Il faut mesurer et apprécier à leur juste valeur les implications de ces possibles évolutions. Qui, demande Rifkin, aurait pensé voici vingt-cinq ans qu’un tiers de l’humanité communiquerait aujourd’hui sur d’immenses réseaux mondiaux regroupant des centaines de millions d’individus pour échanger des fichiers texte, audio, image ou vidéo ; que quasiment toutes les connaissances du monde seraient accessibles à partir d’un petit boitier portable, de partout dans le monde ou presque ; que l’on pourrait si on le souhaite envoyer à un milliard d’individus, simultanément, d’un seul geste, la présentation d’une idée, d’un projet ou d’un produit que l’on souhaite partager ; le tout à un coût proche de zéro ? Et si je vous disais que dans les vingt-cinq ans à venir, explique-t-il, l’essentiel de l’énergie nécessaire pour chauffer votre domicile, alimenter tous vos appareils domestiques, faire fonctionner votre entreprise, pourrait transiter par un petit engin mobile similaire à un téléphone portable ? En 2030, explique Rifkin,

100 000 milliards de capteurs seront connectés à l’Internet des objets. D’autres dispositifs de captage, notamment les technologies de télédétection aérienne, les fichiers-journaux, les lecteurs d’identifications par radiofréquence et les réseaux de capteurs sans fil, contribueront à la collecte du Big data sur une large gamme de sujets – de l’évolution du prix du courant sur le réseau au trafic logistique sur les chaînes d’approvisionnement, des flux de production sur les chaînes de montage aux services dans les agences locales et les sièges sociaux ou au suivi en temps réel des activités des consommateurs… L’infrastructure intelligente enverra un flux continu de Big Data à toute entreprise connectée au réseau, qui, en le traitant par l’analytique avancée, pourra créer des algorithmes prédictifs et des systèmes automatisés pour améliorer son efficacité énergétique, accroître considérablement sa productivité et réduire ses coûts marginaux sur toute la chaîne de valeur à un niveau proche de zéro. (p. 111)

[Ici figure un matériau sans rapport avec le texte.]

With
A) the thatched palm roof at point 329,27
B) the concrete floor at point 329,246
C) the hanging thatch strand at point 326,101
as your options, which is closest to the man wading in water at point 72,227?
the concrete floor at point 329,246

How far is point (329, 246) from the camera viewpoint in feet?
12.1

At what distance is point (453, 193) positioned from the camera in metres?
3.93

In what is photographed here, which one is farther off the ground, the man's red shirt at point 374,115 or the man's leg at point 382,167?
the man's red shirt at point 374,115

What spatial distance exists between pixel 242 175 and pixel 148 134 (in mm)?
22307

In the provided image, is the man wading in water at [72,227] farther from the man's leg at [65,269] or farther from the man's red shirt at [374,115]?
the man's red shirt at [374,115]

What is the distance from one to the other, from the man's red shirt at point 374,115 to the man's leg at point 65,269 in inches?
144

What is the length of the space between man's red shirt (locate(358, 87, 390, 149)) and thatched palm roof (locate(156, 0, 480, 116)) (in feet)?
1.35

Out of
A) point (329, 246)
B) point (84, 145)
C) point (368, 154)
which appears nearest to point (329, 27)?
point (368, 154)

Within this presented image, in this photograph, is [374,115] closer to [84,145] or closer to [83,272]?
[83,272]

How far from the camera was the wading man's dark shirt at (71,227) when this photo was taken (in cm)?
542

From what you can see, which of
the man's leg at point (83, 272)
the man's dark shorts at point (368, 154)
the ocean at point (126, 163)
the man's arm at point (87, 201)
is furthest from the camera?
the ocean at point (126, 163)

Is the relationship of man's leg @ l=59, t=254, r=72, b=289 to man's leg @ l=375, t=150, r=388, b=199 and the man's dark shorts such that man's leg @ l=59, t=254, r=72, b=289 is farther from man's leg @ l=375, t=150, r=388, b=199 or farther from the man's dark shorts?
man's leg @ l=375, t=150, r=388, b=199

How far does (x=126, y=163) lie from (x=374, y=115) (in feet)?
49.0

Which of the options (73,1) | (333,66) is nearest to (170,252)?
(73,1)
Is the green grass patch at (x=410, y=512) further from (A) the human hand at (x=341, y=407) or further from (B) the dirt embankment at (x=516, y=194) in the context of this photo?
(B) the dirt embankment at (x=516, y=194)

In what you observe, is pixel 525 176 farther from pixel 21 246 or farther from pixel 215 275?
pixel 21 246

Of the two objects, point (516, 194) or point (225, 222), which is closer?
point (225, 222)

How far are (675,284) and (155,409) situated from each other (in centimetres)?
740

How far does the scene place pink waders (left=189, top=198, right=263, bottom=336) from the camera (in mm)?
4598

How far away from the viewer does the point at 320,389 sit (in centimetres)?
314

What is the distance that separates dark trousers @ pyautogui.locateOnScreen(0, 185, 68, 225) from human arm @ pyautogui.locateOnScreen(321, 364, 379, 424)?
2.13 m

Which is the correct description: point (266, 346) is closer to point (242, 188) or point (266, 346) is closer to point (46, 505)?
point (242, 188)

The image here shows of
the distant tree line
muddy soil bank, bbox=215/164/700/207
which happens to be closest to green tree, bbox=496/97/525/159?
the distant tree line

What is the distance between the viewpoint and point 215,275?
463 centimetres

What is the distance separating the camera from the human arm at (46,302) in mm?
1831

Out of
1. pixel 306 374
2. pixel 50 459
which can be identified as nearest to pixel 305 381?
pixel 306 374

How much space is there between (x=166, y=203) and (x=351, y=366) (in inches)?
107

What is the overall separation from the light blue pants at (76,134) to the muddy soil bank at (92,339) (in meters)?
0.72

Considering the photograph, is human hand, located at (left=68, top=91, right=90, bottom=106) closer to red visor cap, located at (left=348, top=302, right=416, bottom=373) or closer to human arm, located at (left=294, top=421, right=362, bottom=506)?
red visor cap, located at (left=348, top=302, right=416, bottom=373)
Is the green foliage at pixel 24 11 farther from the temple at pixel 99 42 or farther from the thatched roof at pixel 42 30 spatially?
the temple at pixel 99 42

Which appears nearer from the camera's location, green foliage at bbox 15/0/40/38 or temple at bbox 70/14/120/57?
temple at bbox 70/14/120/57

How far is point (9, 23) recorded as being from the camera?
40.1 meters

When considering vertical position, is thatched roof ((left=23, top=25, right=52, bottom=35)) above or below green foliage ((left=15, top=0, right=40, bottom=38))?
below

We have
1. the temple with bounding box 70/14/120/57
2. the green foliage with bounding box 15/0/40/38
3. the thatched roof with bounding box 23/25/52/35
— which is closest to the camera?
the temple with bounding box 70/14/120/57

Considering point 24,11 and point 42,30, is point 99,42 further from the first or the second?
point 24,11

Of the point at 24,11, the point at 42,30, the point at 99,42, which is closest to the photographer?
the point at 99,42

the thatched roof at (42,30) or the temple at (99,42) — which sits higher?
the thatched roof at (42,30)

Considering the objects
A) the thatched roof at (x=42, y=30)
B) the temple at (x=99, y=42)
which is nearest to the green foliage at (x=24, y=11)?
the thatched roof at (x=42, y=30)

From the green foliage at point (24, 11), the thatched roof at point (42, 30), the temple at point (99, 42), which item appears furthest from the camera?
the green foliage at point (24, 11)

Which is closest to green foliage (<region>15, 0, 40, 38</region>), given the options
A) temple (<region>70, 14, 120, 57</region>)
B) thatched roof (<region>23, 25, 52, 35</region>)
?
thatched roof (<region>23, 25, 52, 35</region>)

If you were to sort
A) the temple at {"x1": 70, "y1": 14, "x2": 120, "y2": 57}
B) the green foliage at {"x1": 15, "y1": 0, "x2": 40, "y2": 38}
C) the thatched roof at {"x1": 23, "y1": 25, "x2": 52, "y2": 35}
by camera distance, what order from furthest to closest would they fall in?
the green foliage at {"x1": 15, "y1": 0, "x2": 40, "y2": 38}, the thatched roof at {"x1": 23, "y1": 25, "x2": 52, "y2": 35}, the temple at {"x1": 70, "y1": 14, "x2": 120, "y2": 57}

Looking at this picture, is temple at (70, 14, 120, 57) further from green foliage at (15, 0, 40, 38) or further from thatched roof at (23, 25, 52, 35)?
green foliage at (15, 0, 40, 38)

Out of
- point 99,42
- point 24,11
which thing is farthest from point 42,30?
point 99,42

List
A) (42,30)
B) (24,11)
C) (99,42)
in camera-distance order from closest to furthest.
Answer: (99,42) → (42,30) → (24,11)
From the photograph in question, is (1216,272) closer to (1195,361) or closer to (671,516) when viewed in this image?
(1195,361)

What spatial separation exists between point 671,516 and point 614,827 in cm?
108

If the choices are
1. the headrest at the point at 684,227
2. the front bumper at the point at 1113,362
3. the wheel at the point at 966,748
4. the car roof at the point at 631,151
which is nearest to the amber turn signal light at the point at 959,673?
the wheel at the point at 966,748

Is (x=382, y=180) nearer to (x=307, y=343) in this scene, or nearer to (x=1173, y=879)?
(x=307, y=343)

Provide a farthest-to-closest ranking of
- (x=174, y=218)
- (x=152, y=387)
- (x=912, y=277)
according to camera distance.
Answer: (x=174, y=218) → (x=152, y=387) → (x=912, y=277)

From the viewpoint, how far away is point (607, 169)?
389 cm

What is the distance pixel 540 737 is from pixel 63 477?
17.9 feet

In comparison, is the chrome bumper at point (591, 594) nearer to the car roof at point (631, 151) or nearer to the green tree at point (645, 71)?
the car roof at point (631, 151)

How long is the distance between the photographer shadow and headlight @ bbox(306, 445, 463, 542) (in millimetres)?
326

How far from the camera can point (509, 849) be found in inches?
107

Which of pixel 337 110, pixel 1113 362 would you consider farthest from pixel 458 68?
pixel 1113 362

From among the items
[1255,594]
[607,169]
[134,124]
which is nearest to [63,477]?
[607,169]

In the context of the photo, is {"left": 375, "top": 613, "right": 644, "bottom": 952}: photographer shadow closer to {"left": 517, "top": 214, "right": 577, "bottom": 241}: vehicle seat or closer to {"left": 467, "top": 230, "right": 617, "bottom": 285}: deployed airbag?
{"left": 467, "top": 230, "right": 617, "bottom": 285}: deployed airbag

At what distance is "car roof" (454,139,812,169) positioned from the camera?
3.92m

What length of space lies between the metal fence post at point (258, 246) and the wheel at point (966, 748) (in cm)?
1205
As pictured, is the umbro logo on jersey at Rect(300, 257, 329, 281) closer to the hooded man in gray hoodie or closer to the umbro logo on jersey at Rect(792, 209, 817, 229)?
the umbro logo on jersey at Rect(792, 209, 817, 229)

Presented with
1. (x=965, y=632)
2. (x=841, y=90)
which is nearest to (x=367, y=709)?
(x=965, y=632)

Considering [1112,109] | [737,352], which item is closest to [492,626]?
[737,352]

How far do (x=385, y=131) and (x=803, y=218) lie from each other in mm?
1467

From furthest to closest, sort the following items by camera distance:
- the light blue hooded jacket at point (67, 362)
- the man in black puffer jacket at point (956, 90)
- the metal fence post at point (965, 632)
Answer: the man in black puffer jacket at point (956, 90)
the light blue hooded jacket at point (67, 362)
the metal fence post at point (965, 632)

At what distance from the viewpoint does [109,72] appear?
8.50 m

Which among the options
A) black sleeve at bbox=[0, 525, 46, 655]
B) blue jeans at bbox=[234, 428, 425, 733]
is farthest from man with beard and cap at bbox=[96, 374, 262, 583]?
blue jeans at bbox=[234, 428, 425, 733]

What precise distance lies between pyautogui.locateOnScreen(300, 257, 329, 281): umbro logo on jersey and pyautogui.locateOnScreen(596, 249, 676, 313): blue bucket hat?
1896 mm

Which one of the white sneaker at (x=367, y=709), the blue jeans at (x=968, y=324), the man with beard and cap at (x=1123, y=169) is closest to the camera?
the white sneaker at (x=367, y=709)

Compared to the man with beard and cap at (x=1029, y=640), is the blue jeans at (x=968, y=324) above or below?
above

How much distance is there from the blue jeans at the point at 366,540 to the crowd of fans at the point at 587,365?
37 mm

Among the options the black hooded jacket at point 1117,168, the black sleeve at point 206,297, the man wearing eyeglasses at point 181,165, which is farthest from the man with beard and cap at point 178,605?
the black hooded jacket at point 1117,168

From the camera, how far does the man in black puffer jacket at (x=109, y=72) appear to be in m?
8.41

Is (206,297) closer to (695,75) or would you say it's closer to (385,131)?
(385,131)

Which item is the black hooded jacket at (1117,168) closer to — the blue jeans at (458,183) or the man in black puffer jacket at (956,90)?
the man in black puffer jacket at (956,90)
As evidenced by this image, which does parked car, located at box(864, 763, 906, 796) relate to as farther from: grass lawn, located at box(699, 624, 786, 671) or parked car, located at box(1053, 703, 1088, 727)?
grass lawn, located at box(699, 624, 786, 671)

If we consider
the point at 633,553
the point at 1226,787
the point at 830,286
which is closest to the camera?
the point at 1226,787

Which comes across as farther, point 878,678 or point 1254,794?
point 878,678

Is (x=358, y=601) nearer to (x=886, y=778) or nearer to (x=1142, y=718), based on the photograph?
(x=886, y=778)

Prenons l’exemple du potentiel de la fabrication additive, ou impression 3D. De nombreuses entreprises produisent déjà aujourd’hui des biens physiques à la façon dont un logiciel produit de l’information dans les formats audio ou vidéo. On doit, explique Rifkin, s’attendre avec de telles innovations à passer des processus traditionnels de manufacture à des processus d’infofacture. Car en effet, l’essentiel du travail est, avec les procédés de fabrication additive, effectué par les logiciels. Pour fonctionner, insiste Rifkin, toute société a besoin d’un moyen de communication, d’une source d’énergie et d’une forme de mobilité. La conjonction de l’Internet des communications, de l’Internet de l’énergie et de l’Internet de la logistique dans un internet des objets apporte le système nerveux cognitif et les moyens physiques nécessaires pour intégrer toute l’humanité sur des communaux mondiaux interconnectés, qui couvrent l’ensemble de la société. C’est ce qu’il faut entendre lorsque l’on parle de « villes intelligentes », « régions intelligentes », « continents intelligents », et « planète intelligente ». Nous sommes proches de l’évocation d’un nouveau paradigme industriel, utopique ou non. « L’internet des objets émergents constitue la première révolution de l’infrastructure intelligente dans l’histoire » (p. 110), affirme Rifkin.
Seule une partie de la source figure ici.